A total of 1193 patients with RA and 1278 healthy controls were genotyped for single-nucleotide polymorphism (SNP) rs2377422 and rs10840759. Association analyses were performed on the whole data set and on RA subsets based on the status of anti-CCP antibody in RA patients. The interaction between rs2377422 and HLA-DRB1 shared epitope (SE) was also analyzed for RA susceptibility. Finally, we carried out association analysis of rs2377422 with DCIR mRNA expression in RA patients.

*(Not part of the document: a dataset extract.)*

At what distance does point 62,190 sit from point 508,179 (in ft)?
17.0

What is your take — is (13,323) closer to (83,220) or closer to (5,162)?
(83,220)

The DCIR rs2377422 was found significantly associated with RA (allele analysis: OR 1.17, 95%CI 1.04-1.31, p= 3.67 × 10-3; genotype analysis (recessive model C/C vs. T/T + T/C): OR 1.37, 95%CI 1.08-1.73, p= 9.04 × 10-3). Following stratification for anti-CCP status, a suggestive association of rs2377422 with anti-CCP-positive RA was observed (p = 0.058, OR 1.34, 95%CI 0.99-1.82). In contrast, the CC genotype of rs2377422 was found specifically to confer susceptible risk for anti-CCP-negative RA (OR 1.92, 95%CI 1.27-2.90, p= 1.99 × 10-3), despite loss of power in the analysis. The relative risk of RA was 3.0 (95%CI 1.33-6.91, p= 6.48 × 10-3) in individuals carrying rs2377422 TT genotype with SE alleles, and 9.06 (95%CI 3.33-25.61, p= 2.08 × 10-6) in individuals carrying rs2377422 CC genotype with SE genes. The interaction between rs2377422 and SE alleles was significant, as measured by the attributable proportion (AP) due to interaction (0.60). DCIR gene transcription quantification analysis further proved the dominant effect of rs2480256 CC genotype on DCIR expression levels in RA patients (C/C vs. T/T + T/C: 0.55 ± 0.09 vs. 0.24 ± 0.02, p= 1.67 × 10-3).
Our study provides evidence for association between DCIR rs2377422 and RA, particularly with anti-CCP-negative RA in non-Caucasian populations.